#### Source:

◆ ◆ ◆ ◆ ◆

22C’est dire que l’art, chez Nietzsche, doit être de grand style : « le grand style expression de la volonté de puissance (l’instinct le plus redouté ose s’avouer) [53] ». Le grand style ne se contente pas de redoubler n’importe quelle apparence. Il la redouble, mais en sélectionnant celle dans laquelle transparaît avec le plus d’évidence la volonté de puissance : « ici, l’“apparence” signifie la réalité répétée, mais triée, renforcée, corrigée [54] ». Le grand style se caractérise par sa propre capacité à maîtriser le multiple, à simplifier, à mettre en valeur la qualité de volonté de puissance. Il correspond donc lui-même authentiquement à la grande volonté de puissance : « Maîtriser le chaos que l’on est ; devenir nécessité dans la forme : devenir logique, simple, non équivoque, mathématique ; devenir loi — : c’est là la grande ambition [55] ».

23Rien d’étonnant, alors, à ce que Nietzsche définisse l’art, du moins l’art de grand style, comme « le grand stimulant qui pousse à vivre [56] ». L’œuvre de grand style communique à celui qui la reçoit quelque chose de l’état d’âme de celui qui l’a produite, une part de son sentiment de puissance, de plénitude devant la réalité. Pour cela, elle peut être dite excitant de la volonté de puissance.

◆ ◆ ◆ ◆ ◆

#### Données fournies:

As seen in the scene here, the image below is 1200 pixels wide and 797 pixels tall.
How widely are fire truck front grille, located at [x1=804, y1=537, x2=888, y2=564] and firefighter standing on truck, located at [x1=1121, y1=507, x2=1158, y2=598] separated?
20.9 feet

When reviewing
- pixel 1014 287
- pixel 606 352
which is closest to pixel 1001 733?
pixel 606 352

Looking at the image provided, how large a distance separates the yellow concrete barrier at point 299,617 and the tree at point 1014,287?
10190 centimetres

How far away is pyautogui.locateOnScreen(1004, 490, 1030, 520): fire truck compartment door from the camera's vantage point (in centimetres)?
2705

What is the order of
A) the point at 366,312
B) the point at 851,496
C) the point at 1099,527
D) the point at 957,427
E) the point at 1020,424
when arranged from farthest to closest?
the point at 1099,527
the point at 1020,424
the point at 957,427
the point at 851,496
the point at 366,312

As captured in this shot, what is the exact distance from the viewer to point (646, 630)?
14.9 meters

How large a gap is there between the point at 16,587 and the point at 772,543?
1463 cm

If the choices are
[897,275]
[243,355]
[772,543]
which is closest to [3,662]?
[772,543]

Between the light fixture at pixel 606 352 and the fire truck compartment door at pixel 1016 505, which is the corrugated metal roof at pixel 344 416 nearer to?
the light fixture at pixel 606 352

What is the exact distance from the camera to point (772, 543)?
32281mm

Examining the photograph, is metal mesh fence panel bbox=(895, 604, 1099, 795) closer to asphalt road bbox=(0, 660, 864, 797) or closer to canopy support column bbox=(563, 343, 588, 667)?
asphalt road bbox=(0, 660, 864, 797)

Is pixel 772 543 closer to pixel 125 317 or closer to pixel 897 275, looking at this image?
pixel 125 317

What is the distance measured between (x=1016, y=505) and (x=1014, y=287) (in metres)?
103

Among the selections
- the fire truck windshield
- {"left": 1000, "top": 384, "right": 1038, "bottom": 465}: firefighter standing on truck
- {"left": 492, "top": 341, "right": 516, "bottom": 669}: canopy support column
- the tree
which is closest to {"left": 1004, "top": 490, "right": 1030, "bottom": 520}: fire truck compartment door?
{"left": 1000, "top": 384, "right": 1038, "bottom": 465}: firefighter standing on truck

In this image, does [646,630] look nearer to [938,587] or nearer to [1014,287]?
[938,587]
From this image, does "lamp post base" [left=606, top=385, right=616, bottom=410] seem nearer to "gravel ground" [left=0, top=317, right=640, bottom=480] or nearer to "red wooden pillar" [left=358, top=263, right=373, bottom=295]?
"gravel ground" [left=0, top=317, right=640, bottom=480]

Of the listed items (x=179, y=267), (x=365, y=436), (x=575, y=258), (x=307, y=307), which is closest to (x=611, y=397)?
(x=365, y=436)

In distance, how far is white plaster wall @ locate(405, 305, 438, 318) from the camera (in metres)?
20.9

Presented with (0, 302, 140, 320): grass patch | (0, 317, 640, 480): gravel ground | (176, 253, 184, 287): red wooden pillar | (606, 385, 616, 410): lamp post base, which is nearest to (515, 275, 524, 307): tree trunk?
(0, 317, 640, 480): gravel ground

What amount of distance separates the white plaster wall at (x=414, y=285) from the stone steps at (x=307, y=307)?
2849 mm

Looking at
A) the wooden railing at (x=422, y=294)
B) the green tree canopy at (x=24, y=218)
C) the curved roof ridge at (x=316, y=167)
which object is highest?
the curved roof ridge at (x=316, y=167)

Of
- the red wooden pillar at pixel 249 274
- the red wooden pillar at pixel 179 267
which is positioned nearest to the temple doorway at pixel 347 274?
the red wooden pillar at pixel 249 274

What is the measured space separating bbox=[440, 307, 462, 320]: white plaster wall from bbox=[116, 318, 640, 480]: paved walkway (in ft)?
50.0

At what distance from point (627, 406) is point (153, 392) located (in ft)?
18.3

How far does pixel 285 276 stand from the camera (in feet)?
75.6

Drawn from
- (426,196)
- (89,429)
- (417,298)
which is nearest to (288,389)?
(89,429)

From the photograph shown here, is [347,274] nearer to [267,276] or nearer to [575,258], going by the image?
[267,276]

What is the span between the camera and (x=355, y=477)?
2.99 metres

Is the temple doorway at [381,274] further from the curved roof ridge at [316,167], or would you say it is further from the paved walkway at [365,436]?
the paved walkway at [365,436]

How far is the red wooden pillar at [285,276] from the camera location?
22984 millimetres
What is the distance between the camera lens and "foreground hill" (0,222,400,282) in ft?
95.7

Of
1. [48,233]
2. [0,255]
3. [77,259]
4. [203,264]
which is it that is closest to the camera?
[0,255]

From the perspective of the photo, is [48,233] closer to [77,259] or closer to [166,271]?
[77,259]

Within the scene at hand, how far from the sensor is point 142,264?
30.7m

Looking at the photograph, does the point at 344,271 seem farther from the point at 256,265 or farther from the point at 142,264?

◆ ◆ ◆ ◆ ◆

#### Consigne:
Modifiez le passage sur l'art chez Nietzsche compris entre « 23Rien d’étonnant, alors, à » et « la volonté de puissance. », bornes incluses, puis recopiez-le en remplaçant « stimulant » par « aiguillon ».

#### Résultat attendu:
23Rien d’étonnant, alors, à ce que Nietzsche définisse l’art, du moins l’art de grand style, comme « le grand aiguillon qui pousse à vivre [56] ». L’œuvre de grand style communique à celui qui la reçoit quelque chose de l’état d’âme de celui qui l’a produite, une part de son sentiment de puissance, de plénitude devant la réalité. Pour cela, elle peut être dite excitant de la volonté de puissance.